Salmon Fishing Abroad
By Allan Shephard AAPGAI
Surely salmon fishing abroad is the same as in the UK? To a certain extent this is correct although you would be advised to consider a few points before packing.
Depending on where you are travelling to you may need to either upgrade your gear to suit much larger fish or locally successful techniques.
The rods you use at home will probably be fine but I would always take spares if I am travelling. You could be many miles from the nearest tackle shop if you have an accident! Rods are more likely to break if you factor in air travel and boats no matter how careful you are.
This is one item of tackle you may need to upgrade for use on rivers in Norway or Northern Russia where there is a chance of hooking a really big salmon. There is no doubt that a reel with a smooth powerful drag system is going to put the odds of landing a once in a lifetime fish in your favour. Playing fish on a heavy drag setting is more likely to keep them in the pool you hook them in, as a general principle. Also make sure the backing is carefully loaded on to the spool – fish can be lost if the backing beds in on itself or a loose loop forms and catches on the reel. Both these problems are caused by not winding backing on the spool tightly enough. If possible use a line winding machine to load the reel – you can then evenly wind the backing whilst maintaining a steady pressure. Check the connection carefully between backing and fly line – it needs to be really strong and flow through the guides easily. Suggested knots are the Bimini twist – this will give a strong loop or the Albright knot which can be tied securely onto a loop in the end of the fly line.
- One golden rule that has helped me on many occasions is always to carry a very fast sinking line when travelling. No matter what you are told about suitable lines to take there will be an occasion where the fast sinker will save the day sooner or later.
- Spare lines are also very useful – a big fish can drag the line around rocks and damage the coating - always carry spares.
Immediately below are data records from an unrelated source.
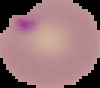
{
  "image_type": "segmented cell region on a black background",
  "image_size": "100×88 pixels",
  "preparation": "thin blood film",
  "result": "Plasmodium parasites identified"
}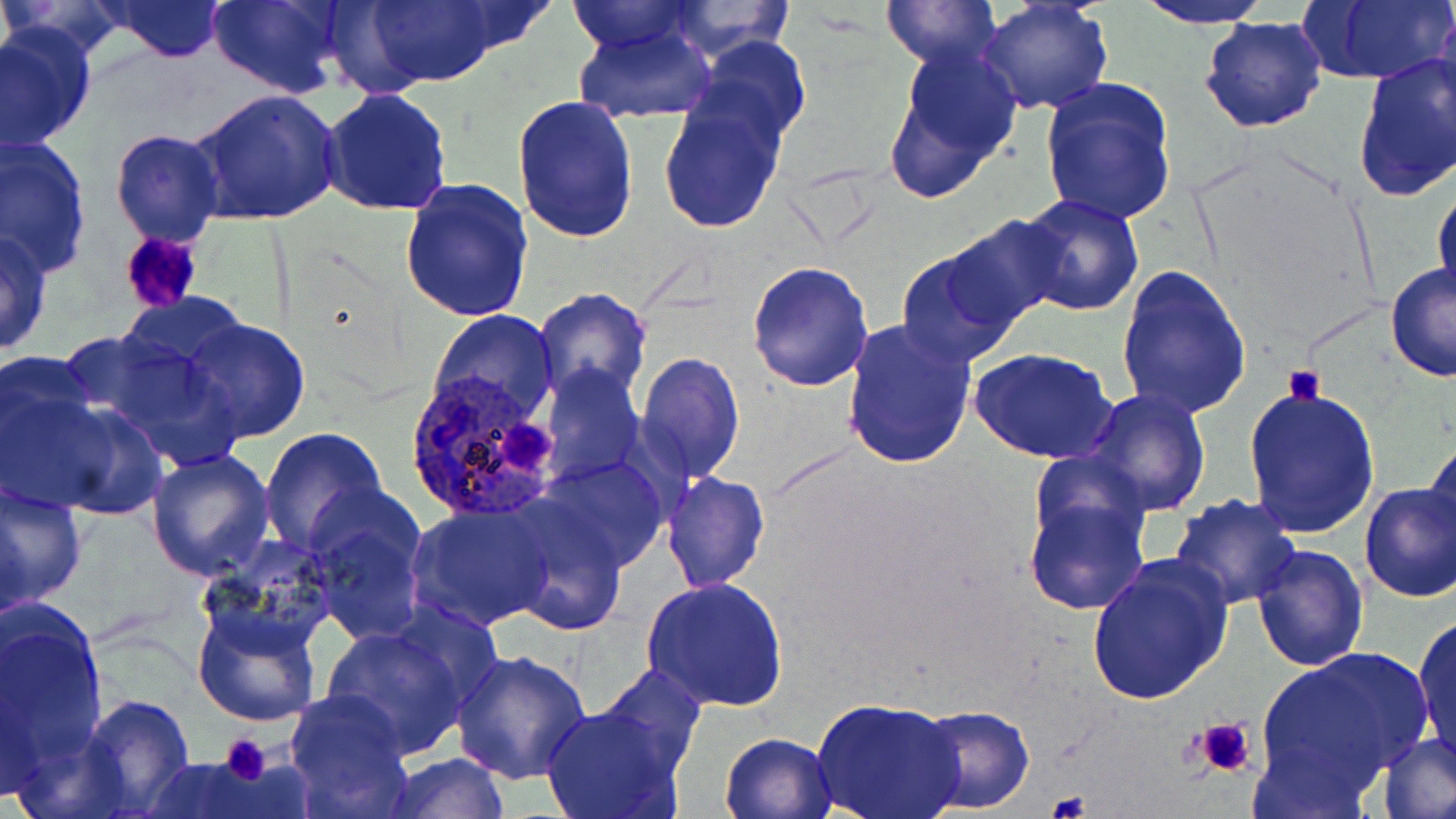 Approximate bounding boxes as [x1, y1, x2, y2] in pixels. Plasmodium ovale-infected red blood cell locations: [402, 370, 564, 521]. Uninfected red blood cell locations: [0, 0, 133, 64], [104, 0, 228, 62], [206, 0, 346, 100], [360, 0, 505, 88], [882, 0, 1000, 71], [1134, 0, 1277, 29], [1297, 0, 1455, 87], [563, 1, 707, 56], [660, 1, 797, 60], [977, 1, 1113, 115], [1434, 7, 1456, 122], [1200, 14, 1326, 133], [572, 23, 719, 124], [0, 24, 95, 154], [689, 34, 812, 151], [885, 43, 1022, 197], [1352, 53, 1456, 202], [1039, 75, 1178, 226], [320, 88, 452, 216], [191, 89, 343, 225], [658, 92, 788, 234], [512, 93, 640, 242], [109, 129, 224, 247], [1, 135, 94, 276], [399, 177, 534, 323], [1432, 184, 1456, 302], [1017, 193, 1144, 316], [940, 214, 1072, 332], [0, 228, 53, 357], [895, 248, 1026, 369], [747, 261, 875, 392], [1384, 264, 1456, 382], [1116, 265, 1251, 420], [532, 288, 653, 408], [116, 291, 253, 386], [431, 309, 558, 427], [839, 318, 978, 470], [181, 319, 310, 443], [76, 330, 252, 470], [971, 348, 1119, 462], [0, 349, 105, 510], [635, 350, 744, 483], [539, 364, 643, 485], [1242, 385, 1381, 539], [1081, 388, 1212, 517], [22, 389, 168, 523], [258, 428, 388, 556], [1423, 438, 1454, 552], [146, 448, 276, 581], [535, 456, 671, 574], [662, 472, 768, 593], [0, 481, 87, 612], [1021, 481, 1152, 616], [1359, 483, 1456, 602], [1169, 493, 1299, 609], [303, 497, 428, 644], [0, 498, 29, 630], [499, 500, 630, 637], [409, 504, 556, 630], [194, 533, 343, 659], [1251, 544, 1369, 672], [1084, 556, 1233, 707], [641, 576, 788, 712], [1, 604, 109, 781], [193, 605, 322, 727], [1411, 612, 1456, 763], [321, 622, 475, 758], [451, 647, 591, 784], [1257, 647, 1433, 792], [595, 664, 707, 776], [286, 691, 416, 818], [78, 694, 196, 819], [812, 696, 965, 819], [1330, 699, 1451, 814], [913, 703, 1035, 814], [540, 704, 686, 819], [719, 731, 838, 819], [1376, 734, 1456, 819], [384, 752, 510, 818], [138, 757, 273, 818]. Platelet locations: [118, 231, 203, 315], [1283, 364, 1325, 405], [503, 417, 557, 477], [1193, 716, 1259, 780], [217, 735, 271, 785], [1047, 791, 1092, 819]. Slide-level diagnosis: Plasmodium ovale. Thin blood film. May-Grünwald-Giemsa-stained preparation. Captured at 1000x magnification. Single field of view. Optical microscopy. Image is 1456×819 pixels.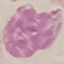
Summary:
  - Result: no malaria parasites seen
  - Image type: cell patch, automatically extracted from a larger field of view and resized to 64 × 64 pixels
  - Preparation: thin smear
  - Stain: Giemsa
  - Capture: smartphone camera at the microscope eyepieceDescribe the morphology of the erythrocytes.
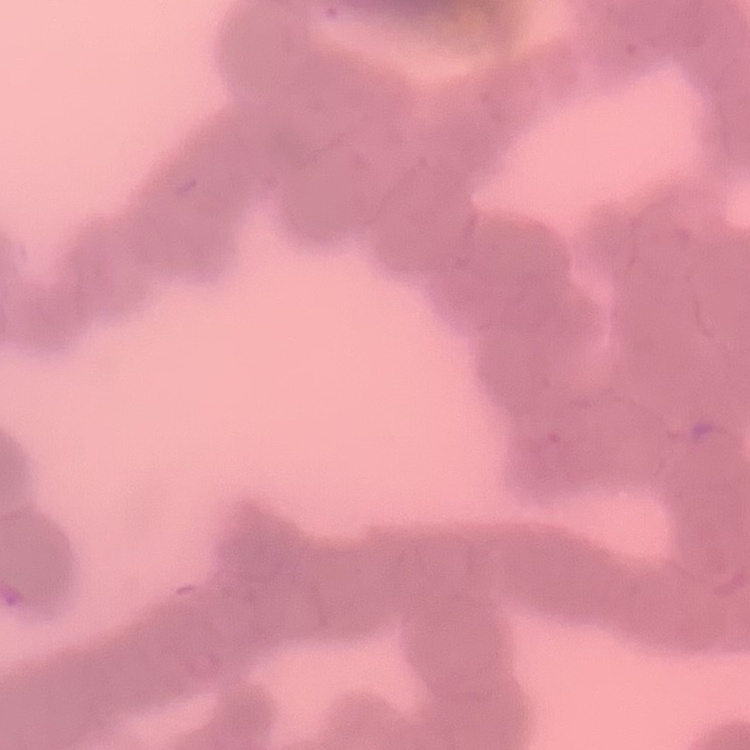
They show rouleaux formation.

{
  "image_type": "one tile cut from a larger photomicrograph",
  "stain": "Field's or Giemsa",
  "preparation": "thin peripheral smear"
}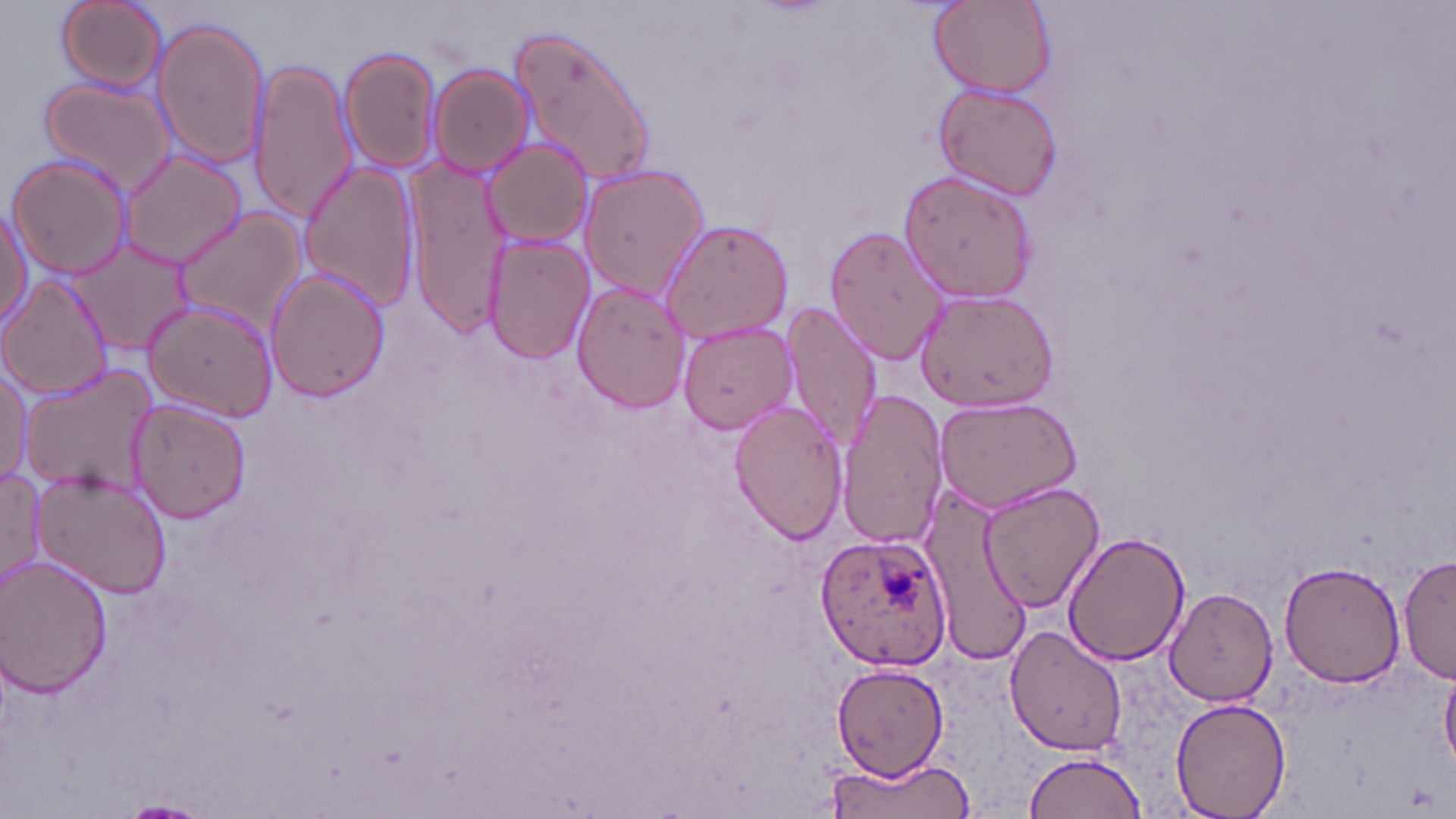

slide-level diagnosis = Plasmodium ovale
stain = May-Grünwald-Giemsa
field of view = single
image size = 1456×819 pixels
Plasmodium ovale-infected red blood cell locations = approximate bounding boxes as [x1, y1, x2, y2] in pixels: [815, 533, 955, 671]
preparation = thin blood smear
modality = optical microscopy
uninfected red blood cell locations = approximate bounding boxes as [x1, y1, x2, y2] in pixels: [52, 0, 170, 95], [928, 0, 1055, 99], [151, 18, 270, 171], [509, 24, 657, 189], [337, 45, 443, 175], [245, 59, 358, 225], [429, 64, 533, 179], [39, 77, 176, 198], [933, 81, 1063, 201], [480, 138, 595, 249], [117, 149, 246, 268], [6, 153, 131, 279], [296, 160, 421, 315], [407, 162, 513, 336], [578, 164, 710, 301], [897, 168, 1038, 300], [0, 202, 32, 334], [172, 210, 305, 337], [656, 217, 793, 346], [825, 225, 951, 364], [483, 233, 597, 365], [69, 235, 201, 354], [266, 271, 388, 404], [0, 274, 113, 401], [572, 279, 692, 411], [913, 288, 1061, 412], [145, 300, 282, 424], [781, 303, 881, 453], [678, 319, 799, 433], [20, 363, 160, 497], [0, 364, 32, 486], [835, 389, 954, 550], [933, 393, 1083, 512], [729, 397, 849, 543], [127, 398, 253, 524], [30, 468, 174, 599], [0, 470, 45, 595], [979, 480, 1108, 613], [923, 489, 1029, 662], [1061, 531, 1188, 665], [1401, 556, 1456, 687], [1, 558, 113, 696], [1278, 562, 1404, 687], [1164, 586, 1279, 708], [1003, 624, 1128, 755], [832, 664, 948, 780], [1440, 672, 1456, 769], [1170, 699, 1291, 818], [1023, 751, 1148, 819], [823, 756, 979, 819]
magnification = 1000x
- Make sure the lines you have are suited to the distances you need to cast – find this out in advance of your trip. Also that they are suitable for casting the size and weight of flies you will be using? Big Scandinavian style flies do not cast well on spey lines with light delicate tips.
- You may find that shooting-heads will work well for you.
On known big fish rivers it is sensible to use leaders of at least 25lbs breaking strain. Modern fluorocarbon is very strong for its diameter so does not look out of place even with relatively small flies. For larger flies 30lb B/S is standard. Seaguar Fluorocarbon is tried and trusted. One of my friends on a recent trip to Norway played a huge 45-50lb salmon for some while only to have the leader snap sometime into the fight. He was using 30lb fluoro!
It is well worth doing some wider research when it comes to stocking your fly box for a trip. Remember the most productive fly pattern and size will change with the water height. Water that fished well with sunray shadows one summer may be lower when you return the following year and an alternative tactic required - in this case the magic technique was a red francis fly fished very deep as fish were holed up in deep pools.
- Always prepare for extremes of weather – it always seems to be hotter, colder, wetter, drier, windier, calmer than it should be when I go anywhere!
- You will need your waders and wading jacket to be waterproof! – part of my pre trip prep is making sure this is the case. Leave sufficient time for the necessary repairs to be sorted out. Also take some basic repair items eg aquasure glue and patches.
- Take the correct under garments to match the conditions you will encounter – always build your clothing up in layers starting with a base layer next to your skin that will wick moisture away from your skin. Above this layers of fleece can be added or subtracted to suit conditions. The outer shell will be your waders and wading jacket.
Good quality sunglasses are essential both to protect your eyes from flies and UV light and to make sure you maintain concentration after staring at the water all day. I would take two pairs – one for bright conditions and one for cloudy conditions.
A purpose designed rod case eg Sportube will ensure your rods are properly protected when you fly. Seeing your rods in damaged packaging at baggage reclaim is no fun at all.
Take a small rucksack as a day bag and as your hand luggage.
To wade safely you must have –
- A lifejacket
- A wading staff
- A wading belt
Also take insect repellent, a head-net and possibly anti-histamine tablets as appropriate. Unfortunately some of the best times to fish coincide with biting insects being at their most active.